MOURAD MEDELCI À PROPOS DE L’UMA
«Le processus de redynamisation est grippé»
Cette entité est gelée à cause du conflit au Sahara occidental, souligne le diplomate algérien.
L´ouverture des frontières algéro-marocaines n´est pas à l´ordre du jour. Le ministre des Affaires étrangères a reconnu, hier, que le malaise caractérisant les relations entre les deux pays est réel et ne peut être résolu par le recours à l´ouverture des frontières. «Il existe des difficultés que les deux pays sont appelés à surmonter avant d´envisager cette ouverture», a-t-il souligné lors de son passage à l´émission Invité de la rédaction, diffusée sur les ondes de la Radio nationale.
Tout en réitérant la position officielle de l´Algérie par rapport au dernier appel marocain, Mourad Medelci a, néanmoins, souligné que l´ouverture des frontières entre «dans la nature des choses». Mais, à l´heure actuelle, la préoccupation des Algériens va vers la redynamisation de l´Union pour le Maghreb arabe (UMA). Une entité gelée en raison du conflit au Sahara occidental. «Les relations entre les pays de l´UMA sont sereines. Mais cela exige de nous un travail sérieux pour leur fédération», soutient-il, avant d´ajouter que «ce processus est grippé à cause du Sahara occidental».
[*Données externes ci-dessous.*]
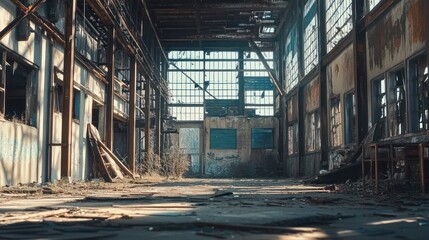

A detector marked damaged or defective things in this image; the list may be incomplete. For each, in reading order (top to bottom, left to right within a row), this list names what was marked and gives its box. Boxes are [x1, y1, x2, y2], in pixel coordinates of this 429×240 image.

rusted metal beam [0, 0, 45, 40]
rusty pillar [59, 0, 76, 178]
rusted metal beam [60, 0, 76, 178]
rusted metal beam [247, 39, 284, 96]
rusty pillar [352, 0, 368, 142]
peeling paint wall [203, 117, 278, 177]
cracked concrete floor [0, 177, 428, 239]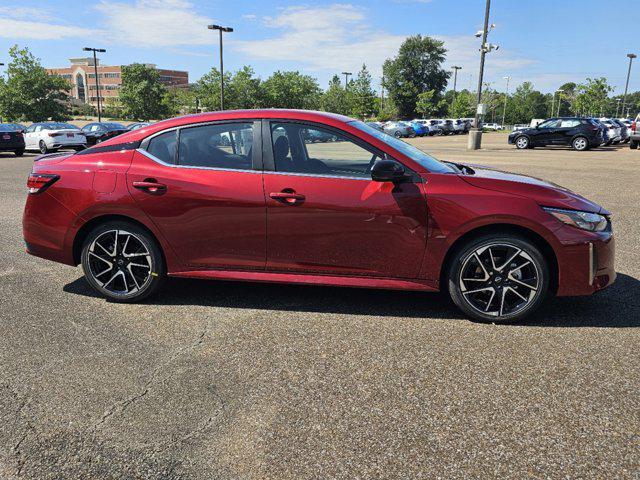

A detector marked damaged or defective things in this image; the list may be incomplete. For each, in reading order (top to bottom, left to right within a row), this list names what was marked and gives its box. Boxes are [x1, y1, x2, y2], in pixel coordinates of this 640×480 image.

cracked pavement [0, 133, 636, 478]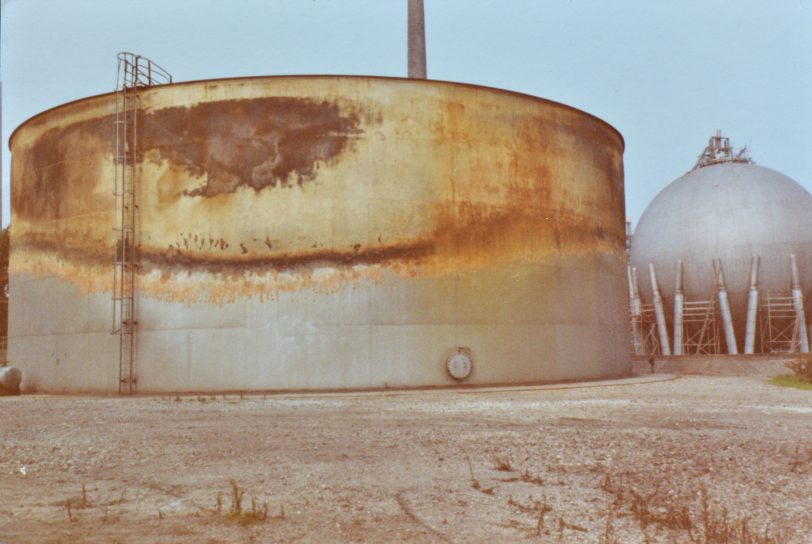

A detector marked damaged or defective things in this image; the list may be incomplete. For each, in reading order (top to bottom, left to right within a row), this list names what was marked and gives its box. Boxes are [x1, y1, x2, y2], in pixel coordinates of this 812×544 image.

fire damage stain [140, 96, 364, 197]
burnt residue mark [140, 97, 364, 198]
large rusty storage tank [7, 76, 628, 392]
corroded metal surface [9, 75, 628, 392]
La diplomatie algérienne, selon Medelci, n´a pas lésiné sur les moyens pour resserrer les rangs des frères maghrébins dans l´objectif de faire de cette entité une véritable force régionale. «Les pays de l´UMA connaissent tous un avenir prometteur au vu de la dynamique politico-économique qu´ils vivent, laquelle nous permet d´espérer atteindre cet objectif dans les meilleurs délais», souligne le chef de la diplomatie algérienne. Revenant sur le dossier de l´Union pour la Méditerranée, Mourad Medelci rappelle la position stratégique de l´Algérie qui fait d´elle un partenaire de prédilection pour ses voisins d´Europe. «L´Algérie est concernée par tout ce qui intéresse les pays européens», souligne-t-il.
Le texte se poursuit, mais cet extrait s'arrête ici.